> [WHAT IS BEING ASKED]:
Answer these from the Poème électronique text:
1. In what city was the 1958 World's Fair held?
2. How many speakers were arranged throughout the walls of the pavilion?
3. What is the title of the musique concrète piece Xenakis created?

> [TEXT PASSAGE]:
•••••

50 Years Later: Poème électronique

Poème électronique, housed in the groundbreaking Philips Pavilion, was created for the 1958 World's Fair, held in Brussels. It was the collaborative effort of Le CorbusierIannis Xenakis, and Edgard Varèse.

 

This video has been posted elsewhere, but it's great to get a glimpse of what this seminal work must have been like 50 summers ago. Now just imagine walking through Xenakis's futuristic stomach-shaped pavilion, with 425 speakers arranged throughout the walls, projections and stills, and a giant model of an atom hanging from the ceiling. Really the first immersive installation (that I know of). It was immensely popular - nearly 2 million people experienced it before it was dismantled at the end of the fair.

 

 

Le Corbusier conceived of the project and created the visuals, which included "color ambiences, a movie, three small images around the screen, a sun and a moon, clouds, lightning, stars, and two 3D objects hanging from the ceiling." (quote from documentary below).  Xenakis designed the building (and created a musique concrète piece, Concret PH, which was played as a kind of interlude between performances of Poème électronique). Varèse, of course, created the electroacoustic score. Together the work depicts the history of humankind in eight minutes. It's worth noting that Le Corbusier and Varèse worked on the visuals and music independently.

•••••

> [RECORDS SUPPLIED]:
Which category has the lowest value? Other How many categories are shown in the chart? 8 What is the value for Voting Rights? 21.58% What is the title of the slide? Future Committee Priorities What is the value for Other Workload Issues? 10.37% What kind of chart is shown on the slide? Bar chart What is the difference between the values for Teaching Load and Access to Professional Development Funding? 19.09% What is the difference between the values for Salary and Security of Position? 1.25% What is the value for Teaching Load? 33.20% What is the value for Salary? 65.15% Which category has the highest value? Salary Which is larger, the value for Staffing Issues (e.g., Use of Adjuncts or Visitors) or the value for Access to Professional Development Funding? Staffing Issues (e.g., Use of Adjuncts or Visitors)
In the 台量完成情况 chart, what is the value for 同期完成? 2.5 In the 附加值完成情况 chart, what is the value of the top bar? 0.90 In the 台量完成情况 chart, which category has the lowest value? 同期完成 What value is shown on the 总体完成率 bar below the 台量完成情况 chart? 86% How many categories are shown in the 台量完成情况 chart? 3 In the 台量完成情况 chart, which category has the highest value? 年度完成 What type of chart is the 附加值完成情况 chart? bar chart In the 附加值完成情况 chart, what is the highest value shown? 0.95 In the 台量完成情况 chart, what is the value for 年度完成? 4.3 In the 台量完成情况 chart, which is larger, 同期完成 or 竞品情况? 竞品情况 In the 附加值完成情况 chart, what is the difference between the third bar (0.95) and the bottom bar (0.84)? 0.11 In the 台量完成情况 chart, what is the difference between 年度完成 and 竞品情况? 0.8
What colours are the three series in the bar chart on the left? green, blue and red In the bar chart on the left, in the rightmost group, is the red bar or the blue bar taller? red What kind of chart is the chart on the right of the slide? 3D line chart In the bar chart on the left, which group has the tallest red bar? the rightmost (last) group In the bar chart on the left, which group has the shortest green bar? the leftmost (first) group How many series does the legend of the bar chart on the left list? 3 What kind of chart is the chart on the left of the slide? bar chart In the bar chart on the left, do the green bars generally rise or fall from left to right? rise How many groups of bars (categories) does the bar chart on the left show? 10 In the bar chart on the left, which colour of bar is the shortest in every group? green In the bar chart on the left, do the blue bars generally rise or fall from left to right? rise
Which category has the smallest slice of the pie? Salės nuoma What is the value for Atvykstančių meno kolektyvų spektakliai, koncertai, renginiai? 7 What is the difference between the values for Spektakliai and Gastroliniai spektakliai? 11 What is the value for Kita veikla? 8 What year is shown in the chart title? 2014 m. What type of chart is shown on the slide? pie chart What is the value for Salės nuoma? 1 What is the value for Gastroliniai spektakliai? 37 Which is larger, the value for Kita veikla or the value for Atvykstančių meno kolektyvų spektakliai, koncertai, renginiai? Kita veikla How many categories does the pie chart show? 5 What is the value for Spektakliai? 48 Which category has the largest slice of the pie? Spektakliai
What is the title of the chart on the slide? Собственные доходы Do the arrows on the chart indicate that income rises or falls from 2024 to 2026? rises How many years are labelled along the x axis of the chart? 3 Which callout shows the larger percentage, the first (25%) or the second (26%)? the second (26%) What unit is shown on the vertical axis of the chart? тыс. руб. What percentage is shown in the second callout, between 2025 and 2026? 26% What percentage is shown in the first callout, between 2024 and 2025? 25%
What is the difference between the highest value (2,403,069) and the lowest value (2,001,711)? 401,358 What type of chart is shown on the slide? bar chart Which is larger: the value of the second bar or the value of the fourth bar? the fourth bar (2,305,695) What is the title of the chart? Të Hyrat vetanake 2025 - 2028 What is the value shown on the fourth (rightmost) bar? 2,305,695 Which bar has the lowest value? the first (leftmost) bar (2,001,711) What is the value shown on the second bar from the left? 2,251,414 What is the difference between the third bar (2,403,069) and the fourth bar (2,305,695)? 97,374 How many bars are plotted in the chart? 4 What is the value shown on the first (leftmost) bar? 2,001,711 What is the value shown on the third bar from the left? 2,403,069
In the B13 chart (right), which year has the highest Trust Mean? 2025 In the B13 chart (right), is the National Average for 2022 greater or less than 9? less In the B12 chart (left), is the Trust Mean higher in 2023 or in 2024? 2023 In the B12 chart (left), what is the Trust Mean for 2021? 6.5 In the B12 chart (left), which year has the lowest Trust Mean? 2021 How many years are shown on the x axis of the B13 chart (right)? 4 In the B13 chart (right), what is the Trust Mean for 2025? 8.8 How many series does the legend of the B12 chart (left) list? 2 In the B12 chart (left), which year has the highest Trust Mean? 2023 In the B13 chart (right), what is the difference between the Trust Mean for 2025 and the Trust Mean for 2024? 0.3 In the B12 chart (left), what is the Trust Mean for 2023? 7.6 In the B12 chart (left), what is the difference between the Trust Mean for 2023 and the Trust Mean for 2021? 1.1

•••••

> [PROBLEM SOLUTION]:
1. Brussels
2. 425
3. Concret PH